Ne dit-on pas que le métro de Pyongyang, la capitale nord-coréenne, est le plus profond, à quelques 110 mètres, pour faire office, si besoin… d’abri anti-atomique.
Xi Jinping, le président chinois, on l’a dit, suit attentivement les frasques de son incontrôlable voisin.
Mais il a encore quelques bonnes raisons de ne pas trop s’en offusquer. D’abord, parce qu’il exerce sur lui une surveillance dont on aurait tort de douter. Un million de militaires à proximité de la frontière entre les deux pays mais surtout des réseaux d’influence qui doivent plonger leurs racines jusqu’au très proche entourage du jeune dictateur.
600 milliards de dollars
Plus fondamentalement, les Chinois ne sont pas contrariés de laisser aux Nord-Coréens un rôle de tampon-amortisseur avec les nations asiatiques, au premier rang desquelles la Corée du Sud et le Japon, qu’ils jugent par trop dépendantes de la protection de l’Oncle Sam et, par conséquent, de son bon vouloir.
Quant aux Américains, depuis la fin de la Guerre Froide, ils sont privés d’ennemi héréditaire, de forces du mal. À plus forte raison si l’on considère la manière dont Barack Obama s’est employé à faire rentrer dans le rang l’Iran qui pouvait parfaitement assurer la fonction, surmontant au passage les réticences de la diplomatie Française, alors sous l’influence des néo-conservateurs US.
Or, cet ennemi héréditaire est indispensable, vital même, pour un pays qui consacre, chaque année, plus de 600 milliards de dollars à son budget de la défense. Avec ce que cela implique de profits pour les industries militaires.
Surenchère verbale de Trump
À titre de comparaison, la Chine n’atteint pas le tiers, alors même que son budget pour les armées est en forte croissance, et la Russie, troisième du palmarès, se limite péniblement à moins de 70 milliards.
Pour justifier une telle dépense auprès des contribuable il faut de solides raisons, autrement dit pouvoir désigner une ou plusieurs menaces crédibles dont il importe de se protéger. Tant d’intérêts sont en jeu !
Au-delà des considérations mercantiles, les frasques de Kim Jong-Un et la surenchère verbale de Donald Trump ne prêtent certes pas à la plaisanterie. Et si l’on veut bien ne pas s’en tenir aux apparences, elles conduisent à s’interroger sur l’impact de la folle course aux armements et, plus précisément, aux effets dévastateurs auxquels peut aboutir l’hystérie nucléaire bien qu’elle nous soit encore présentée comme ayant une infaillible vertu dissuasive.

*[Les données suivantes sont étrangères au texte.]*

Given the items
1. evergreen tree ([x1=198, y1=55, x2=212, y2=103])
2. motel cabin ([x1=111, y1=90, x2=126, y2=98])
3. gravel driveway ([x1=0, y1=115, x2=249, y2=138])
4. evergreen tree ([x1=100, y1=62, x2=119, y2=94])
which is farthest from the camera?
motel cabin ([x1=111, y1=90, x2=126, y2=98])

À cet égard, la conséquence la plus proche et certainement pas la moins redoutable que pourrait avoir l’affrontement verbal et médiatique entre Kim Jong-Un et Donald Trump, serait d’inciter la Corée du Sud, doutant de la solidité de la protection des Etats-Unis, à sortir du traité de non-prolifération, s’engageant, à son tour, dans une surenchère suicidaire.
On peut saluer la manière dont Emmanuel Macron, toujours depuis la tribune de l’ONU, a tenté de faire entendre la voix de la raison, en l’occurrence celle de la diplomatie, pour éviter qu’une situation à bien des égards ridicule, dégénère en conflit mondial. C’est encore la seule manière pour la France de se mêler d’un sujet sur lequel elle n’a objectivement guère de raisons de peser.
Il n’ira certes pas jusqu’à remettre en cause, pour ce qui nous concerne directement, le tabou nucléaire à l’égard duquel nos dirigeants successifs font preuve d’un étrange aveuglement. Car cette bombe dont nos stratèges sont si fiers, si on a une certaine idée des dégâts qu’elle peut provoquer, on voit mal qui elle dissuade, de nos jours. Certainement pas les dictateurs fous, en tout cas. N’est pas, monsieur Kim Jong-Un?